Claremont Insider: Southardism, Rosemead Style

Saturday, September 1, 2007

Southardism, Rosemead Style

Oliver Chi, Claremont's former Assistant to the City Manager, has been picked to be Rosemead's new city manager, as an article in the San Gabriel Valley Tribune reported this past week.

Chi, who is 27, was approved to fill Rosemead's vacant top city staff spot on a 3-2 vote by the Rosemead City Council.

While in Claremont, Chi, whose obsequious personality resembled the Eddie Haskell character on the old "Leave It to Beaver" show, attached himself to former Claremont City Manager Glenn Southard and cozied up to the Claremont 400, leaving a number of lingering problems in his wake when he left.

The largest of these problems with the appraisal for Johnson's Pasture which set the price of that open space land at $12 million, overvaluing the land by about $500,000, according to the state of California. This imperiled the city's chances of qualifying for a $1 million grant from the state because the granting agency wouldn't allow the grant for the city's appraised value.

Chi was the staff member we see as most responsible for the faulty appraisal, and he was the staff member who steered the city, at the behest of the Claremont 400, towards the failed first attempt at buying the land through the 2006 Parks and Pastures Assessment District, which failed 44% to 56% when voted on by Claremont property owners.

Chi worked on the Parks and Pastures campaign, which was filled with such Claremont 400 luminaries as Diann Ring, Judy Wright, Al Leiga, and a host others. In the debate over whether Claremont should go with an assessment district or a bond to fun the purchase of Johnson's Pasture, many people warned that an assessment would never get the 51% it needed to pass and that a bond, even though it needed 67 percent win, had a better chance because of the lower total cost. One suspects that to Chi it mechanism didn't matter and that the only important thing was that the 400 was pushing the assessment.

Events proved the 400 and Chi wrong and the people who favored the bond right - a few months after the assessment lost, Claremont voters passed the Measure S bond with over 71% of the vote.

Chi's biggest fault as a city staffer was his constant need to size up the political landscape and then joining in with the people he felt most powerful, in this case, the 400. In doing so, he failed to recognize the sentiments of the greater community, so it's no wonder he was so remarkably out of step with and disconnected from the needs and wishes of the majority of town.

Some might attribute Chi's miscalculations to his age and immaturity, but we think his behavior in Claremont betrayed a fundamental character flaw: a willingness to place his ambitions over the good of the community. Chi struck us as the prototypical Southard senior staffer, intelligent on the one hand, but weak and manipulative on the other.

If there is any doubt that Chi isn't plugged into the Southardian network, check out the California City Management Foundation website. That's the organization that Southard helped get started.

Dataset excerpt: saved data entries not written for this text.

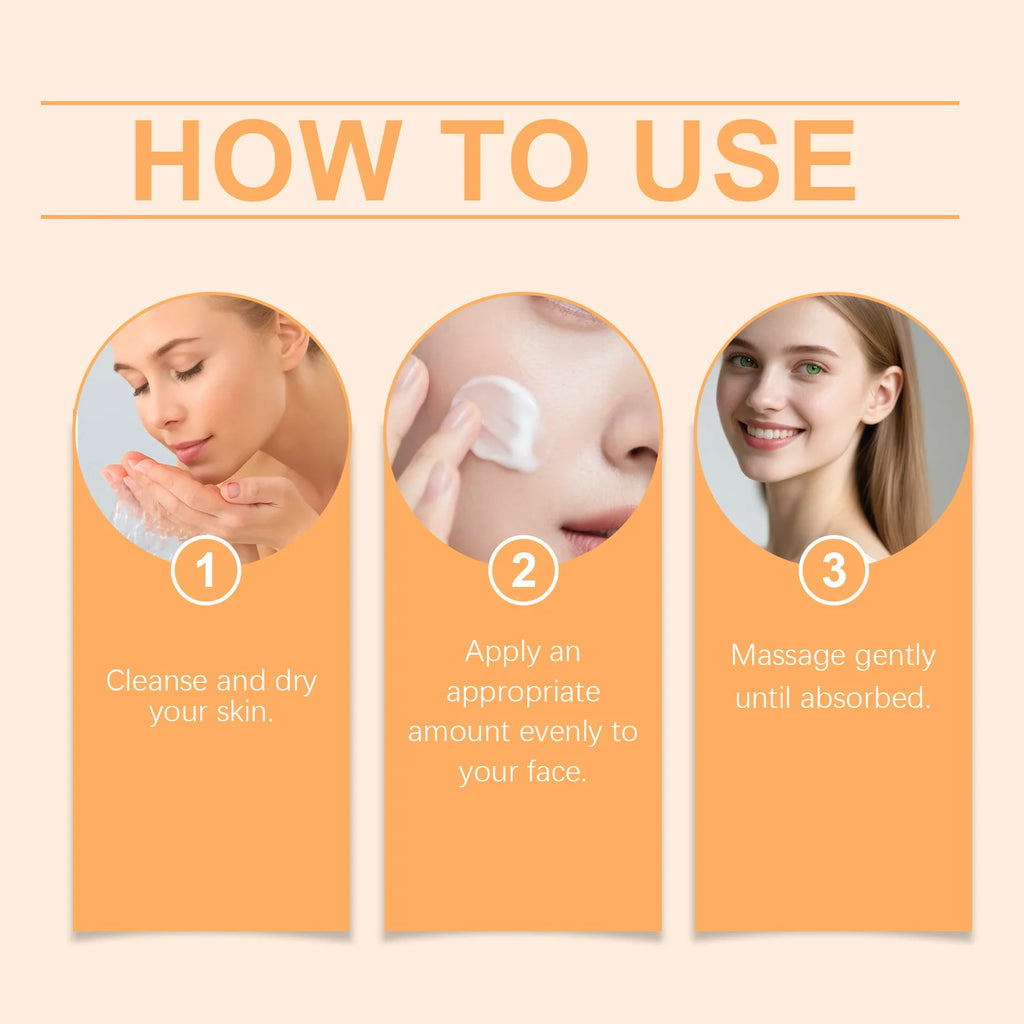 HOW TO USE

1

Cleanse and dry your skin.

2

Apply an appropriate amount evenly to your face.

3

Massage gently until absorbed.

Chi is now listed as a member of the foundation's Board of Trustees along with Southard and a number of municipal counsultants, including Bill Mathis, the city manager headhunter who helped Southard land that $300,000 a year job in Indio.

We suspect Chi's flaws have caused him problems in the past, and we guess that at some point in the future, they will catch up with him again. Claremont's gain is Rosemead's loss.